§ Text passage
Skip to content
The Walking Stick Journal

Glossary

Terminology that comes up across the journal — Irish, English, and the cross-section of botanical, historical, and craft language used in stick-making.

A

Auraicept na n-Éces /OR-akt nuh AY-kis/
The medieval Irish 'Scholars' Primer' on grammar, poetics, and language. Surviving in the Book of Ballymote (c. 1390) and the Book of Lecan (c. 1418), it includes the tree-list (Bríatharogam) that pairs each ogham letter with a tree and ranks the trees by social class — the nearest thing the medieval Irish material has to a formal arboreal taxonomy.
See also: Ogham, Bríatharogam

B

Bata /BAH-tuh/
Irish word for stick or staff. Used in compound words like bataireacht (stick fighting) and as a generic term in Gaelic-speaking communities.

§ Provided material
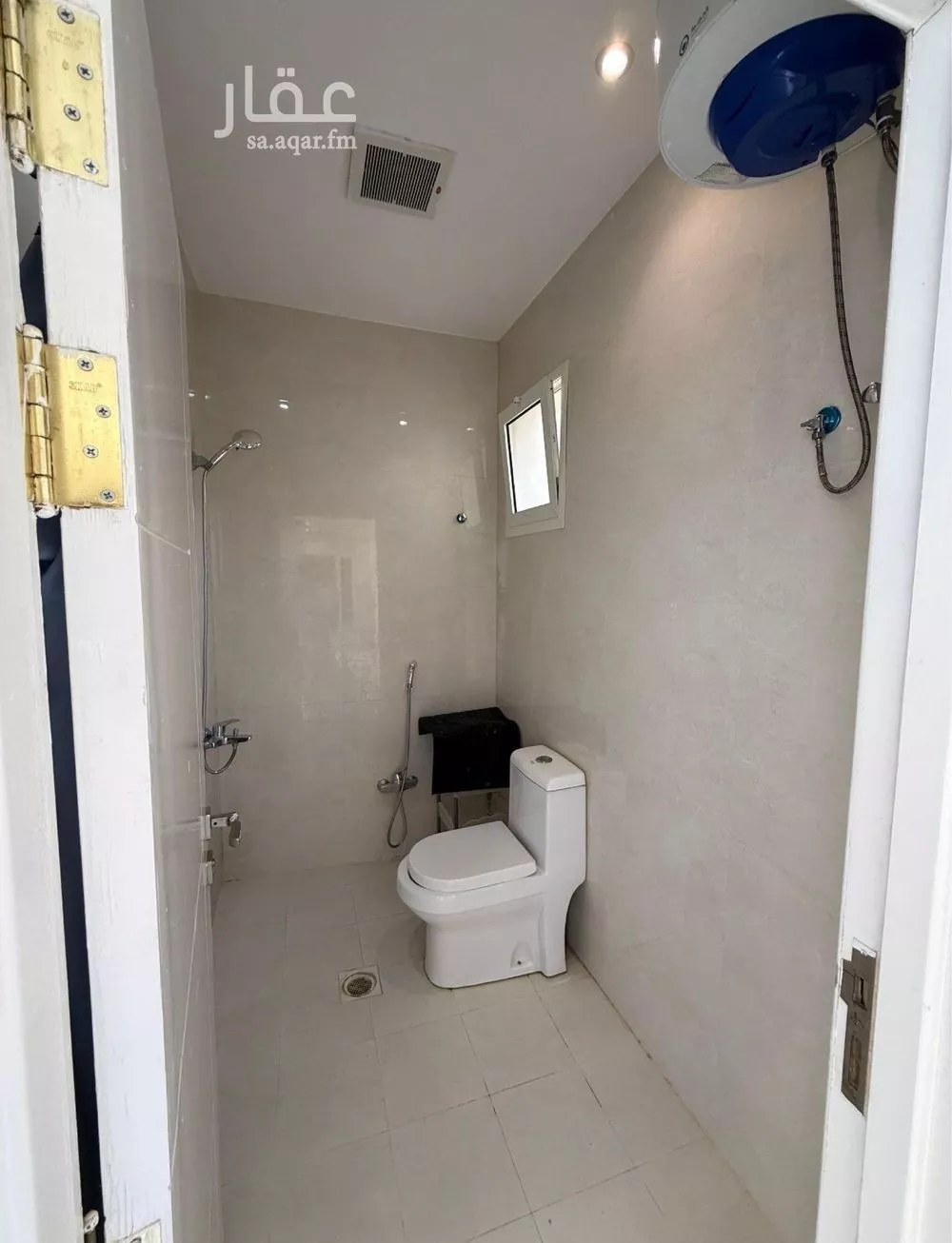 1 bedroom apartment in Al Mahdiyyah, Riyadh 6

§ Requirement 1
List every Irish word or title in the glossary for which it gives an English meaning, with that meaning.
§ Requirement 2
Write out the glossary passage starting with "Terminology that comes" and going on through "used in stick-making.", switching "stick-making" to "cane-making".
The data above are separate material, apart from the glossary.

§ Written reply 1
- Auraicept na n-Éces: the 'Scholars' Primer'
- Bríatharogam: the tree-list
- Bata: stick or staff
- bataireacht: stick fighting

§ Written reply 2
Terminology that comes up across the journal — Irish, English, and the cross-section of botanical, historical, and craft language used in cane-making.